Um romance não é apenas uma boa história – é também sobre uma idéia que nos perturba há muito tempo. Logo o catalogam de “romances de idéias”, mas é uma das coisas mais difíceis de serem feitas. Até mesmo Otto Maria Carpeaux, esse gigante que usava o papel de jornal para lançar seus pensamentos, não gostava muito do gênero – e, uma vez, atacou Thomas Mann justamente por isso, alegando que ele escrevia mais um ensaio do que propriamente um drama.
Rebecca Goldenstein, autora de um romance razoável sobre Kurt Gödel (Incompletude), discordaria disso. Em uma seleção de cinco melhores livros de idéias para o Wall Street Journal, apresentou uma lista impecável, que chega ao topo com um dos meus romances favoritos: Herzog, de Saul Bellow. Mas sobra espaço para o próprio Thomas Mann (que comparece com uma pérola que poucos conhecem, O Eleito), George Eliot e até mesmo a minha querida Iris Murdoch; talvez para a lista ficar verdadeiramente perfeita, eu acrescentaria O homem sem qualidades, de Robert Musil, Os sonâmbulos, de Hermann Broch, e qualquer romance de Dostoievski, seja os de menor ou de maior fôlego (respectivamente, Memórias do Subsolo e Os Demônios).
Tudo isso para fazer a seguinte pergunta: será que a literatura brasileira já fez algo parecido no gênero ou ela também sofre de esterilidade até mesmo nesse formato? Eis um drama para as gerações futuras pensarem.
Eu consigo pensar em “Lições de Abismo”, do Corção. Livro que aliás recebeu de Álvaro Lins crítica idêntica à de Carpeaux a propósito de Thomas Mann.

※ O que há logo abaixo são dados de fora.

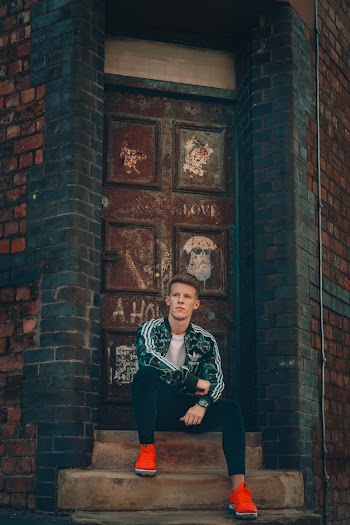 Man Sitting on Stairs Outside a Rusty Metal Door
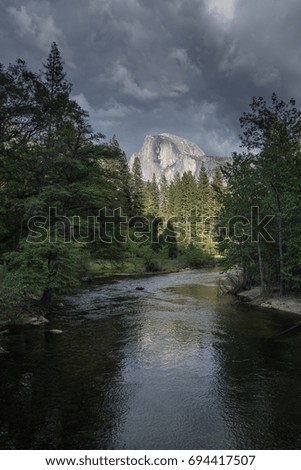 Half Dome and the Merced River, in California's Yosemite National park as a thunderstorm rolls in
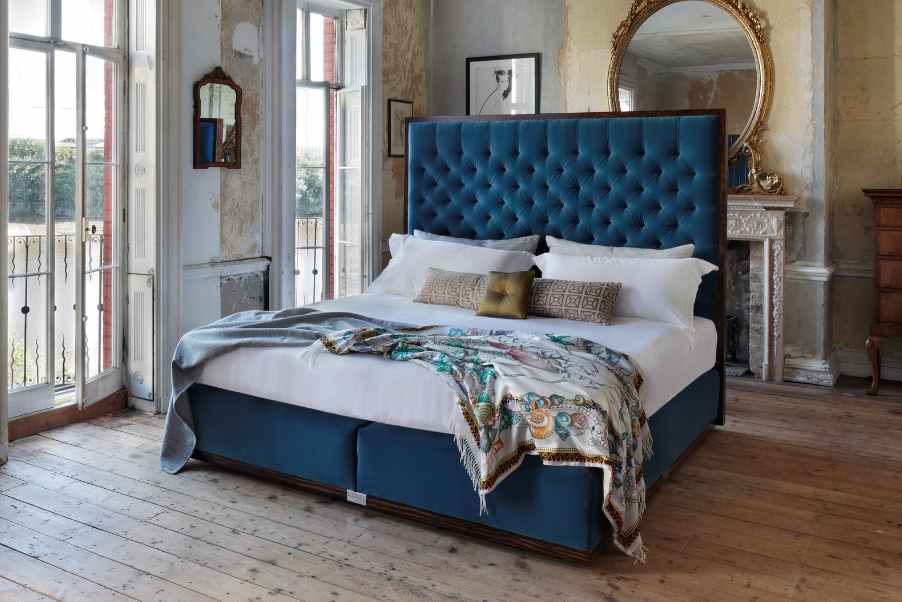 Savoir Bed State with headboard and base trim in walnut burr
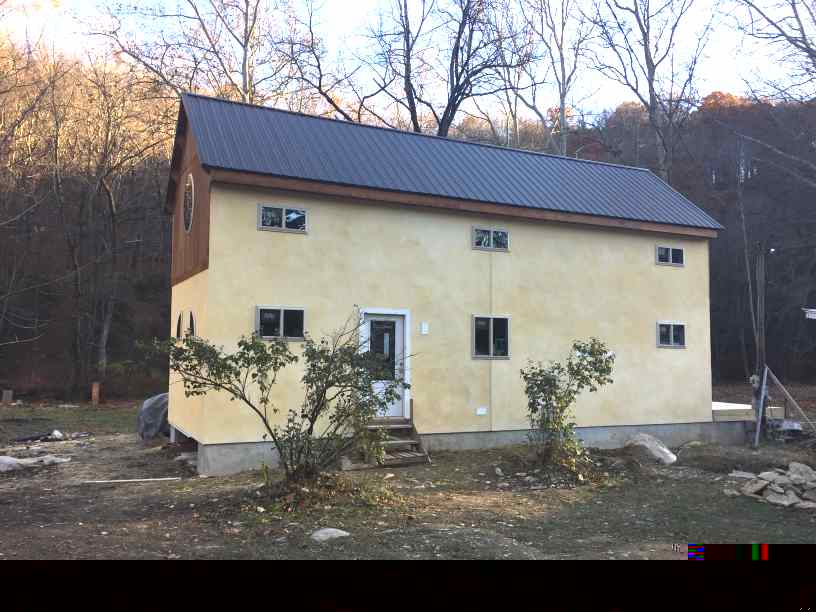 A small house by a stream in rural PA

Meio aleatoriamente. Rosa fica perto da ininteligibilidade sem Platão (o platonismo de GR é estudado por Heloisa Vilhena, vg, no “Roteiro de Deus”). Machado, famosamente, encontrou em Corção alguém que soube aproximá-lo do Eclesiastes (cf introdução dele à pequena coletânea “Machado”, Clássicos Agir; Pedro Sette Câmara lembra disto numa resenha em algum lugar da web). Sobre “Lições de Abismo”, um pouco pedante mas leitura das melhores, foi adaptado para o palco e rendeu um brilhante monólogo de Roberto Mallet em 2006 (assisti em SP): http://www.pedrosette.com/2006_02_01_archive.html Algumas referências sobre romance católico no Brasil: http://www.pucsp.br/rever/rv4_2006/p_schincariol.pdf Valeria recordar ainda, vg,Lúcio Cardoso (“Crônica da Casa Assassinada” virou filme com música de Jobim, se não me engano gravada também no álbum “Matita Perê”).
Caramba! Vim aqui só para falar do “Lições de Abismo” – não conheço mais nenhum outro.
E não é que se adiantaram!
Talvez alguma coisa – pouca – da Clarice Lispector?!
Hmm, José Geraldo Vieira?!
Se romance de idéias for aquele em que se sobressai a reflexão à ação, e descontada a comparação com lista tão heterogênea, poderíamos dizer que a Terra de Santa Cruz o gênero com o último romance de Machado, o Gonzaga de Sá de Lima Barreto, os livros dos três porquinhos do nosso catolicismo literário, Lúcio Cardoso, Octávio de Faria e Cornélio Penna.
A Pedra do Reino de Suassuna e Cabeça de Negro de Paulo Francis.
Olavo de Carvalho responde: Assinem e assistam “A literatura no Brasil hoje”, http://www.seminariodefilosofia.org/node/1006.
Canaã, de Graça Aranha.
“será que a literatura brasileira já fez algo parecido no gênero ou ela também sofre de esterilidade até mesmo nesse formato?”
Perguntinha bem-babaca, hein?! As poucas e boas respostas acima quiçá comecem a responder. Talvez seja melhor ler os romances brasileiros antes de fazer generalizações e suposições dessa arrogância.